- TEXT SEGMENT

** begin **

After the Samajwadi Party's drubbing in the Assembly polls, voices of handing over the party's reins to Mulayam has started gaining momentum.
Senior leader Shivpal Yadav has said Akhilesh should handover the reins of the party back to his father.
"He (Akhilesh Yadav) should unite the family and the party by fulfilling his promise. He should show some morality. He should follow what he had said before the election and should make Netaji (Mulayam) the national president of the party," Shivpal had said in Mainpuri on April 18.
On triple talaq, Chaudhary termed the issue as "irrelevant" and asked, "Why does the BJP not raise issues concerning Hindu women?"
Accusing the BJP of indulging in fake 'Gau Seva' he said, "The BJP leaders only offer green fodder to the cows, while the actual fodder of cows is hay."
Reacting to Chaudhary's comments, state BJP spokesperson Rakesh Tripathi said who becomes the president of SP is its "internal matter".
"It is not Samajwadi Party, it is Pariwaarwadi Party. Akhilesh has failed as the party president and it is quite possible that the SP workers want a person to be the party's chief under whom they could have won the election," he said.
The Samajwadi Party, which had fought the Uttar Pradesh election in alliance with the Congress, had managed to win only 47 of the 403 seats in the Assembly. The Congress won in only 7 Assembly constituencies.
On triple talaq issue, Tripathi asked, "If the Samajwadi Party was really concerned about the Muslims, then why did it choose to overlook the plight of Muslim women.

** end **

- DATA SECTION
** begin **

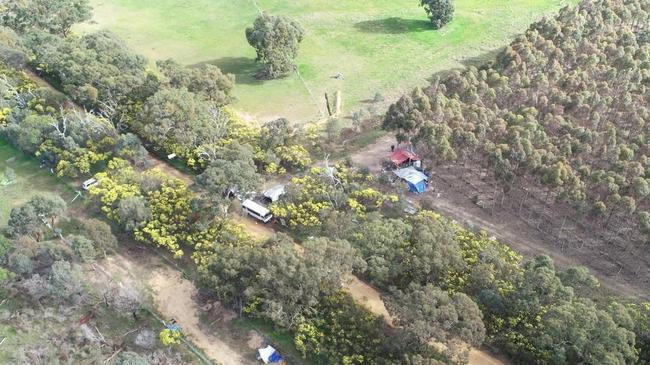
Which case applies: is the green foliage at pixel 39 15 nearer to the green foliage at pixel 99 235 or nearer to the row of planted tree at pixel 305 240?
the row of planted tree at pixel 305 240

** end **

- TASKS AND EXERCISES
[A] According to the news excerpt, how many of the 403 Assembly seats did the Samajwadi Party win?
[B] Print the part of the news excerpt that begins at the words "Accusing the BJP" and stops after "7 Assembly constituencies.".

- IN RESPONSE
[A] 47

[B]
Accusing the BJP of indulging in fake 'Gau Seva' he said, "The BJP leaders only offer green fodder to the cows, while the actual fodder of cows is hay."
Reacting to Chaudhary's comments, state BJP spokesperson Rakesh Tripathi said who becomes the president of SP is its "internal matter".
"It is not Samajwadi Party, it is Pariwaarwadi Party. Akhilesh has failed as the party president and it is quite possible that the SP workers want a person to be the party's chief under whom they could have won the election," he said.
The Samajwadi Party, which had fought the Uttar Pradesh election in alliance with the Congress, had managed to win only 47 of the 403 seats in the Assembly. The Congress won in only 7 Assembly constituencies.